On Friday, January 10th, Michael Nichols won the 4th annual National Geographic Photographer’s Photographer Award. The award was given out by George Steinmetz at the conclusion of the Geographic’s annual photography seminar.
Perhaps the greatest pleasure I get from being head of the Photographer’s Advisory Board is to give out the annual National Geographic Photographer’s Photographer Award. To me, there is no greater honor than to be recognized by ones peers, especially with a crowd as accomplished as this. The award is for the photographer who has most inspired us by expanding the possibilities of our medium. This definition is purposely vague, as what inspires is almost always something unexpected.
In this room today, I think it’s fair to say, is the largest assembly of great photographic talent in the world. Take a look around… it’s pretty impressive. So I know what you’re thinking… maybe, just maybe, this time it’s me?
In the four years that this award has been given out, the voting has been very close. That’s not a big surprise, as the magazine is always filled with exceptional work. But this year, at least according to your ballots, one person’s work stood out as truly exceptional.
While it may seem that editorial photography is a young person’s game, this year’s honoree is not one of the youngest ponies in the stable. Also unusual is that this photographer won for a subject that had been photographed so many times that it is almost a National Geographic cliché. It’s really the most difficult thing to do: photograph something that everyone has done before, and then reveal it in a totally new way. But this particular photographer has made a career out of that, again, and again, and again.
This photographer began his career as something of a gonzo photojournalist, where the experience of taking the picture was a central part of the story. This gonzo genre was invented by Dr. Hunter S. Thompson, who most famously said that “when the going gets weird, the weird turn pro.” And that indeed is the fate that has befallen our winner, who has evolved from hippie to elder statesman.
Like Dr. Thompson, this year’s winner lives in a Woody Creek, and also like Thompson, he once joined the military to seek a higher calling.
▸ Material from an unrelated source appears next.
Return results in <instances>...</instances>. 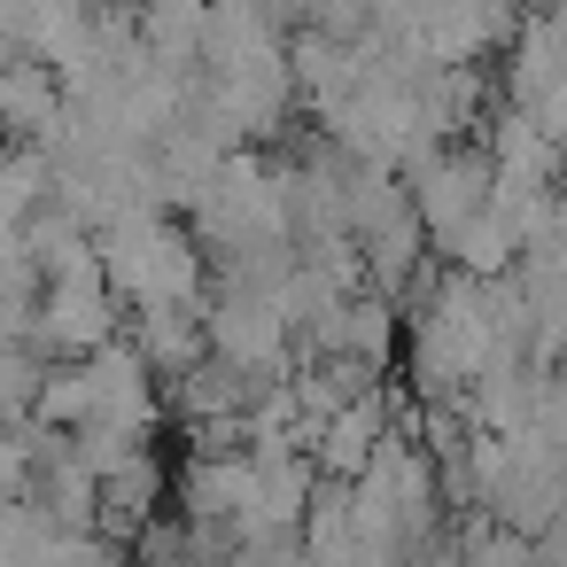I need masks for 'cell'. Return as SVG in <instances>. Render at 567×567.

But as this photographer has matured, we’ve seen this gonzo veneer fade away to reveal one of the most sensitive, passionate, and innovative photographers in this room. He started out his career doing wilderness adventure stories, where time and day rates were uncounted in the obsessive, sometimes masochistic quest to get the picture. He would stay in the field, living on ramen noodles and picking off the leaches, until he was either flat broke or too ill to continue.
When I think of this photographer I’m reminded of the joke about what the masochist said to the sadist:
Where the masochist says to the sadist: “Whip me! Beat me!”
and the sadist replies: “No, I want you to suffer!”
But that’s not the way this photographer explains how he beats himself up in the field. No, he just says: “I’m sensitive!”
And how true that is. Over the years this photographer realized that the natural world he was adventuring in was fragile and disappearing, so he turned his photography into a tool for conservation, and became successful beyond his wildest imagination. While we all hope that our pictures can endure, or perhaps even make a difference in this world, how many of us have had our photographs convince a head of state to create thirteen national parks?
I first met our winner when I was just getting started in photography and we were both in our twenties. He has always been something of a mentor to me, and used to have these fabulous no-rules photo salons in his Berkeley loft, where he invited everyone from his mother to the FedX guy to come and share their pictures. These were freewheeling affairs, and were like a mini version of a photographic Woodstock for Bay Area photojournalists. And my how that mini-Woodstock has grown.
Well the nature of these kinds of award speeches is to keep everyone guessing… Who is it? or… Could it be me? But this photographer is almost impossible to disguise, like the proverbial elephant in the room, or the lion in the tent.
So without any more futile attempts at veiled description, I would like to present THE FOURTH ANNUAL NATIONAL GEOGRAPHIC PHOTOGRAPHER’S PHOTOGRAPHER AWARD to our very own Hunter S. Thompson, Michael Nichols!